To assess the quality of the input data, this module uses a pre-constructed index of species reference information: GRCh38, GENCODE Annotation v27, and dbSNP150 (see code for more details. HISAT2 is used to perform a graph-based alignment of sample data to the reference genome to determine the presence of non-transcript sequences and true transcript sequences, taking into account the presence of single-nucleotide polymorphisms (based on dbSNP150). The output is a BAM file. Quality control measurements are then calculated using Picard tools, command line tools used for working with high-throughput sequencing data. This pipeline uses a number of these tools, but the main modules are listed below. Follow the link for a detailed explanation of each tool; a more detailed table of our QC metrics is in the QC Metrics guide.
This second module uses RSEM (RNA-Seq by Expectation Maximization) to quantify the transcript abundance. RSEM uses a statistical model that accounts for the uncertainties of read mapping, as RNA-Seq reads do not always map uniquely to a single gene. Using a pre-constructed transcriptome index created from GRCh38 and GENCODE Annotation v27, HISAT2 aligns the test data with the reference transcriptome and a BAM file of aligned data is generated. The RSEM program rsem-calculate-expression is then used to estimate gene/isoform expression levels, resulting in an output file including expected_counts, TPM (Transcripts Per Million), or FPKM (Fragments Per Kilobase of transcript per Million mapped reads).
The Smart-seq2 pipeline is currently available on the cloud-based platform Terra.
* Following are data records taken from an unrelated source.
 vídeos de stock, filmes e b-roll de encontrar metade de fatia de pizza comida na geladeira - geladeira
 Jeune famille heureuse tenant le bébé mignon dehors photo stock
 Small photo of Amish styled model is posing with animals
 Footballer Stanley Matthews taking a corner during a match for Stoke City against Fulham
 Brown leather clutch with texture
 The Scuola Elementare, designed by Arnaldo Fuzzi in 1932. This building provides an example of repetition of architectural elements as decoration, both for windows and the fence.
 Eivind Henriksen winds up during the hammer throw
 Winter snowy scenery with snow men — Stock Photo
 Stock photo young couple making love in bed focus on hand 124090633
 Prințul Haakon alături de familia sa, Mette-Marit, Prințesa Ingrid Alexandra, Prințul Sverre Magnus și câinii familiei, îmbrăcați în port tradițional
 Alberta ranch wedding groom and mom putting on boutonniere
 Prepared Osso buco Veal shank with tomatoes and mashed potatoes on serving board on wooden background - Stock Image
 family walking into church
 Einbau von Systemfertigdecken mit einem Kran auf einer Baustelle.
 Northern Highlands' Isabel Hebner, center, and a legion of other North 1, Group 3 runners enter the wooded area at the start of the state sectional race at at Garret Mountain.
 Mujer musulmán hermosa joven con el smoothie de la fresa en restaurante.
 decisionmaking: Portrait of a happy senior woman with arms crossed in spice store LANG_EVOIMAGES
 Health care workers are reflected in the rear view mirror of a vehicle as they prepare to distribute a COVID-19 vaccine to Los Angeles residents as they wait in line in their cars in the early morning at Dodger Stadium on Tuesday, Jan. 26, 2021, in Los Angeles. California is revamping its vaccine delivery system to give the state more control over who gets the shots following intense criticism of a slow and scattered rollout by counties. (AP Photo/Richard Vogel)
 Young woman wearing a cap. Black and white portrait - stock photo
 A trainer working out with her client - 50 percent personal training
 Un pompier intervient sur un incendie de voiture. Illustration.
If you have a Terra account, you can access the Featured Workspace using this address: https://app.terra.bio/#workspaces/featured-workspaces-hca/HCA_Optimus_Pipeline. The workspace is preloaded with instructions and sample data. For more information on using the Terra platform, please view the Support Center.
All Smart-seq2 Multi Sample workflow versions are detailed in the Smart-seq2 Multi Sample Changelog in GitHub.
This documentation applies to Smart-seq2 Multi Sample v2.1.4 and later. If you are working with data processed with a previous version, please check the Smart-seq2 Multi Sample Changelog for any data processing changes that may be applicable to your data.
More detailed information about this pipeline can be found in the Smart-seq2 Overview in the WARP repository documentation.